Saturday, May 10, 2014

LA migración




I saw this statue and quote during my visit to my parents' hometown. Located in the town's entrance, the monument pays tribute to migrants who leave Mexico to pursue the "American Dream." 

“Los migrantes vamos por un sueño Americano, unos perdemos la vida, otros lo logramos, cuantos suenos Mexicanos mas hemos de matar por ese sueño Americano?”//// “The migrants pursue an American Dream, some of us lose our lives, some of us make it, how many more Mexican Dreams should we kill for this American Dream?”


I imagine what life would be if my parents had never left their hometown 30 years ago. Who would I have become if I was born and raised in Jerez, Zacatecas instead of Los Angeles, California? Would I have received the same education and economic “privileges” that I have now? Would I have the same body shape, skin color, clothing taste, or music palette? Growing up in a small, conservative town would be noticeably different than living in the multicultural LA behemoth.

Perhaps these thoughts and words would be in Spanish. Perhaps my faith would strictly be in God, my values would align more to my grandparents,’ and perhaps fear would closet my hand from holding another man’s love more openly. Nonetheless, in my case, I know that I would have been raised by countless family—maybe 20 aunts and uncles, 40-50 cousins, and real sets of grandparents. My relationship to these people would exceed my existing bond of forced, 30 second phone conversations occurring only during special years.

Accordingly, this lackluster story between me and an entire culture that could have been my own highlights my feeling of “missing out on something.” Yet, I’m not exactly sure what that “something” means, possibly a completely unknown perspective of re-interpreting the world, or just a group of people who share my same ancestry line.  Whichever it might be, it seems like my parents exchanged my opportunity to co-exist with other Murillo or Salazar tribe members, and swapped it for a better future.  Certainly my feeling of being “robbed” is just romanticized, and even if I had grown so close to these people would I really have maintained too close?

During the course of the last generations, millions of families left Mexico for improved opportunities, but have the chances really been greater? Do these economic pursuits offset the sacrifice of my parents abandoning their families and cultural identities? My parents only planned to live in Los Angeles for a short time, save money, and eventually return with pockets full of dollar$...but that clearly never happened.

Opposite to my parents, many families did stay in Jerez or moved to neighboring big cities in order to stay closer to family. As a result, I have cousins who also received a better future, and even attended college and have career goals similar to any other American kid. But why did my parents leave and other parents stay? When I asked one of my uncles why he stayed, he explained that migration to the USA, for a while seemed more of a trend than a necessity. One family member would curiously leave and his success story motivated his whole family to follow. “Era la moda,” he said to me in Spanish, which literally translates to “Was the fashion.” Interestingly, I never understood immigration as a trend, conversely, considered it the only option for some families’ economic survival.

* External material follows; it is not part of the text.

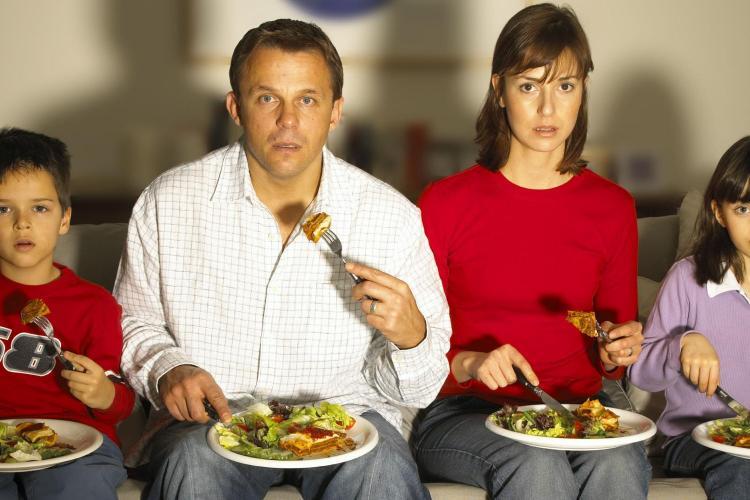 De ce să nu mănânci niciodată în faţa televizorului. Pericolul neştiut!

My uncle’s use of the word trend or fashion vocalizes the possibility of immigrants as followers who follow for the sake of following. My father followed and exchanged his small town for a dishwasher’s job. With the best intentions, a minimum wage salary in a place of a foreign language became the best alternative.  And 30 years later, I wonder if it was worth it for him, for his parents, his family back home?  Definitely, it was worth it for me because I’ve been able to cherish the dollars of his work.

My parents belong to a generation of immigrants whose stories in their language and religion will be lost to an American Dream. I have families to which I will probably never speak, and it’s hard to think not only about the distance barrier between us, but a language and culture that inhibits any interest. What is the benefit of immigration? Are the families who stayed in Mexico really living any better or worse than my own?

Finally, immigration has surely allowed many families to re-unite in a new space to fulfill an American Dream. But to those victorious, what exactly is this dream? Is this dream about spending dollars in any way? Or can this dream simply be about vigorously providing for those you love? However, does the American Dream actually disrupt families, break traditions, and create even more cultural barriers among households?


Maybe there’s nothing really fascinating about my parents’ unknown stories, or the unknown of the American Dream itself, yet the idea of not knowing can overly romanticize any facts. Perhaps that same unknown convinces people to come and go, to want more, to want the greener grass of the other side, only to discover it’s really just the same shade of sun-burnt green on any side of any fence.